***** Extract to read

The Power of Apology

Posted in: Uncategorized | 0

The Power of Apology

By Ashleigh Barry


Resolution is a limited possibility without an act of apology. People spend too much time in heated debates which are escalated because feelings of hurt and anger will often override a person’s rational judgement and sometimes logical thinking.


An apology only seems to ring true when the offender has taken the time to analyze their decision by reflecting on their actions and are remorseful for those actions. Without the introspection the apology will feel false because it lacks power and legitimacy.


There are five elements to a true apology:


  • Acknowledgement: The offender recognizes that they committed an offense and that the relationship between themselves and the offended parties is damaged.


  • Responsibility: The offender acknowledges their actions without diminishing their role in the actions that took place and is troubled by their own actions.


  • Remorse and Vulnerability: The offender performs an act of contrition knowing that the decision of forgiveness is up to the offended and may not be granted.

**********
***** Record set

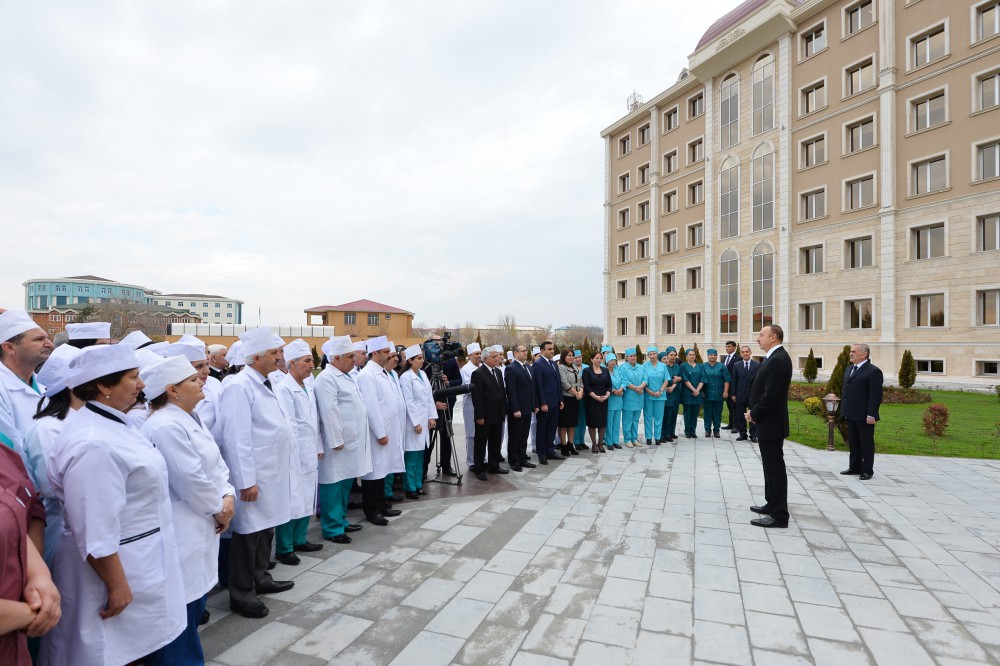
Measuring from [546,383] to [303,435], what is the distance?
5196mm

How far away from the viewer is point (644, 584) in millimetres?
4160

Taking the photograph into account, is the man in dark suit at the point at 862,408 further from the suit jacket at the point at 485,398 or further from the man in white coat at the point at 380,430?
the man in white coat at the point at 380,430

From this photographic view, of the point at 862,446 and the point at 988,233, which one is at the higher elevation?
the point at 988,233

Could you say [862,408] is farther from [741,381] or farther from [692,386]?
[692,386]

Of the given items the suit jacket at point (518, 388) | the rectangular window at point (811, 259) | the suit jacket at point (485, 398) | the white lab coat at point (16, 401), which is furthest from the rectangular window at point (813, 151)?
the white lab coat at point (16, 401)

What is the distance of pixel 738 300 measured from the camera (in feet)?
96.4

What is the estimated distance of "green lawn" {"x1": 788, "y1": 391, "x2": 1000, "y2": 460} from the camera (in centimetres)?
973

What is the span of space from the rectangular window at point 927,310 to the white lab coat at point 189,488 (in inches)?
1087

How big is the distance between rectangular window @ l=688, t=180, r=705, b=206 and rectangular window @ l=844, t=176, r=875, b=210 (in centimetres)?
896

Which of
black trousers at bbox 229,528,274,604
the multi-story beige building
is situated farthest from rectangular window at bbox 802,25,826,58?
black trousers at bbox 229,528,274,604

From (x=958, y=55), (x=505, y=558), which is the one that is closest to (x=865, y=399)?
(x=505, y=558)

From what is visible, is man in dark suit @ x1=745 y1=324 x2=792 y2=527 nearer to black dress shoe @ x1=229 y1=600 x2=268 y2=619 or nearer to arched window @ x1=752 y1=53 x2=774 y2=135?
black dress shoe @ x1=229 y1=600 x2=268 y2=619

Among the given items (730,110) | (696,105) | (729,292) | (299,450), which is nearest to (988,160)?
(729,292)

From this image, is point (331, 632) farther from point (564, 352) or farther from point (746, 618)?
point (564, 352)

**********

Task to carry out »
According to the article on apology, under "Remorse and Vulnerability," who decides whether forgiveness is granted? This data is separate material and has no connection to the article on apology.

Reply to the exercise »
The decision of forgiveness is up to the offended, and it may not be granted.